**PROBLEM STATEMENT**:
Copy the stretch of the material from the line containing "Is [845,19] further" through the line containing "(x=87, y=80) → (x=367, y=198) → (x=19, y=210)", word for word.

**THE INPUT**:
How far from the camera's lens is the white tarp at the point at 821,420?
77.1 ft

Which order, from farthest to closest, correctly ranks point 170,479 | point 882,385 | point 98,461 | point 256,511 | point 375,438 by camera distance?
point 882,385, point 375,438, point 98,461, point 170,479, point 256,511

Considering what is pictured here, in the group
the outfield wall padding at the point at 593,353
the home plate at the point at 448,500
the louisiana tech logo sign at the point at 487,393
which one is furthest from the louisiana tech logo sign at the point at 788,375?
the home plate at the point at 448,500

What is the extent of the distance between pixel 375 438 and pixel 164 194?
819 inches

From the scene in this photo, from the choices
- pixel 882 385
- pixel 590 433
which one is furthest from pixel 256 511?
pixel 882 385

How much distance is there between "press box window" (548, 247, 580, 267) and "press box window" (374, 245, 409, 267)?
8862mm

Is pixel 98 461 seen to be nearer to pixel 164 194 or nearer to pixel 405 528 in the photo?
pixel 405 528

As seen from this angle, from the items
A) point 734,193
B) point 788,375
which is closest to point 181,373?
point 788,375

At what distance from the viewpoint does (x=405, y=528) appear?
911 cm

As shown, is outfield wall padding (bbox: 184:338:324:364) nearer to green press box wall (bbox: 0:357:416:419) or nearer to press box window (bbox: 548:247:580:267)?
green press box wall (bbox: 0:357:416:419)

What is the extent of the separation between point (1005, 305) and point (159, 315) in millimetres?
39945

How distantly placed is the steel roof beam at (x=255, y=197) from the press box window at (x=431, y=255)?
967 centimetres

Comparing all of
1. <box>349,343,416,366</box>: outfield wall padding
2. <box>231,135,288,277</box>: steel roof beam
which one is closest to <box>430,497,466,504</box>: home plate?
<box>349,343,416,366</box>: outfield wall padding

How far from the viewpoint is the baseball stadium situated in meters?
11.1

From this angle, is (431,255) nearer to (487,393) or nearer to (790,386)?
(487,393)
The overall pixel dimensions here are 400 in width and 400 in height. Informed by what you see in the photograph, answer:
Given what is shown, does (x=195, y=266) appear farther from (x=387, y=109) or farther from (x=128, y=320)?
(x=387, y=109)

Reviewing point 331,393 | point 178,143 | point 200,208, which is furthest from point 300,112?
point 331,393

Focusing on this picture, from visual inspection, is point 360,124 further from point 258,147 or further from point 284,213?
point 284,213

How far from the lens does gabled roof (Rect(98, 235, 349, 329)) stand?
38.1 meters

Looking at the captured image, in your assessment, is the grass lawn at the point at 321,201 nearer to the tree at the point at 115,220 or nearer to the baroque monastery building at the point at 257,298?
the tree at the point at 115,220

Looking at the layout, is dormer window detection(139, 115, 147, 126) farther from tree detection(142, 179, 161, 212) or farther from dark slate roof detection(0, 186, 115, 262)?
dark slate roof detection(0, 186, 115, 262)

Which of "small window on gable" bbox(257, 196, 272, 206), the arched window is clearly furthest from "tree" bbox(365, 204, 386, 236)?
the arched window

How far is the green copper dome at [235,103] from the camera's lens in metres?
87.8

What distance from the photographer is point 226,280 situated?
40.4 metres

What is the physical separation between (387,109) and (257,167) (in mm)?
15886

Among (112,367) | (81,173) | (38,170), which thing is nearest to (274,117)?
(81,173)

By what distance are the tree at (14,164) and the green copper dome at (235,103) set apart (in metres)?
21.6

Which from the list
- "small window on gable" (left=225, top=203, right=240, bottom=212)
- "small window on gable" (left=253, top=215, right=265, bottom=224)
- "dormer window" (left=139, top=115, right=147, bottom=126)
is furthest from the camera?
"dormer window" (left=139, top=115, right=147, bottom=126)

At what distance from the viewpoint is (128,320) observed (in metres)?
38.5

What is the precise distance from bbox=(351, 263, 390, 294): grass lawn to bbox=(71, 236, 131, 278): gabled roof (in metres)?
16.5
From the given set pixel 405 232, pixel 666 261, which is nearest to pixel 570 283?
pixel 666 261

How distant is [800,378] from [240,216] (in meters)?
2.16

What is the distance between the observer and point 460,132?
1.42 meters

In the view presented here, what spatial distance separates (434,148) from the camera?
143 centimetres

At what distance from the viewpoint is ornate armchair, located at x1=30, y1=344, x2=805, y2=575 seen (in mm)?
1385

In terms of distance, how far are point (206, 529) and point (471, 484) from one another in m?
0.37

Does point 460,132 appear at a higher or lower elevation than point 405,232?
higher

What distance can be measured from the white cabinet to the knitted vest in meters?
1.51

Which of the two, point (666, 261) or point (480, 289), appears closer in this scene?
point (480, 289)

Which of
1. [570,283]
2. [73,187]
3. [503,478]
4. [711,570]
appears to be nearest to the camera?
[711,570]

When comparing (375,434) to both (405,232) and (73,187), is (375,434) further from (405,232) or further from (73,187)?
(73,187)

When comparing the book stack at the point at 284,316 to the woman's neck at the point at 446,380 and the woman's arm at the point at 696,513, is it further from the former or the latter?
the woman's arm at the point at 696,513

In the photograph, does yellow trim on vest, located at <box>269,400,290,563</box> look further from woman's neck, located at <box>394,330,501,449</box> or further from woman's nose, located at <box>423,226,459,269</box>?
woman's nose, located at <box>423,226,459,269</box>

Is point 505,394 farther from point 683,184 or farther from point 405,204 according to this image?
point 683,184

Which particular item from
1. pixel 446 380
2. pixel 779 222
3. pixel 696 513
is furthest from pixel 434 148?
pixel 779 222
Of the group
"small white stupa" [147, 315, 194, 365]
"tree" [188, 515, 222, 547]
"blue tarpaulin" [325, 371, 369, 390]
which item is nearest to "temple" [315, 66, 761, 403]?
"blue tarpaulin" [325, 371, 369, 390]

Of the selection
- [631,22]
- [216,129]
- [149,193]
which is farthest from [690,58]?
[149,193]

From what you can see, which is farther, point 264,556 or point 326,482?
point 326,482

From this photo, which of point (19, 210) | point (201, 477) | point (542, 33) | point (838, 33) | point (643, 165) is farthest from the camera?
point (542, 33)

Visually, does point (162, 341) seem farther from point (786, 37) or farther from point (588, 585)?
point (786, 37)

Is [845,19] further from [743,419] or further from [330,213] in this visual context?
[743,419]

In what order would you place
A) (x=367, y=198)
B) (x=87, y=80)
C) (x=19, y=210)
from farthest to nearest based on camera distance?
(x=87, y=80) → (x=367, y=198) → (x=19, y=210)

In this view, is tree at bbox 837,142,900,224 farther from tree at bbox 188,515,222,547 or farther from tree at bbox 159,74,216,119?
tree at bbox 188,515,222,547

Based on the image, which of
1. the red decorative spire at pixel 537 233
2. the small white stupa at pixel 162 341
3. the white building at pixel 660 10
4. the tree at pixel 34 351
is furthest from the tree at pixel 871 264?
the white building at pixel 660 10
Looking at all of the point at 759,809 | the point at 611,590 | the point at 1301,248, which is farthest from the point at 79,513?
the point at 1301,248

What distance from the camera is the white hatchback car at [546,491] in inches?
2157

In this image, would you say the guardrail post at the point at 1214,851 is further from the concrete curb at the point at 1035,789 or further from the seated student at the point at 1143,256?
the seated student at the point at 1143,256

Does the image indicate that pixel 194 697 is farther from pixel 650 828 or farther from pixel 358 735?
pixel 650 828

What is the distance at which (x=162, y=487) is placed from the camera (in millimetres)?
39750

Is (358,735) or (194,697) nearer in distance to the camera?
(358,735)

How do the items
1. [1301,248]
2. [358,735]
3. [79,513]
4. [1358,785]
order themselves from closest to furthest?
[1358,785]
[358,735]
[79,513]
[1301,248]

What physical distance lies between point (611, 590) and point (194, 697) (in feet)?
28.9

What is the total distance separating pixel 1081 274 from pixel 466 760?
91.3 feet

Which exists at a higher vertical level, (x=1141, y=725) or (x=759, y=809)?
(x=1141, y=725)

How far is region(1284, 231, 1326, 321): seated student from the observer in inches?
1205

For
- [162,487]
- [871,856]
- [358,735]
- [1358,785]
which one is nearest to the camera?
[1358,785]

**EXERCISE RESULT**:
Is [845,19] further from [743,419] or further from [330,213] in this visual context?
[743,419]

In what order would you place
A) (x=367, y=198)
B) (x=87, y=80)
C) (x=19, y=210)
from farthest to nearest based on camera distance?
(x=87, y=80) → (x=367, y=198) → (x=19, y=210)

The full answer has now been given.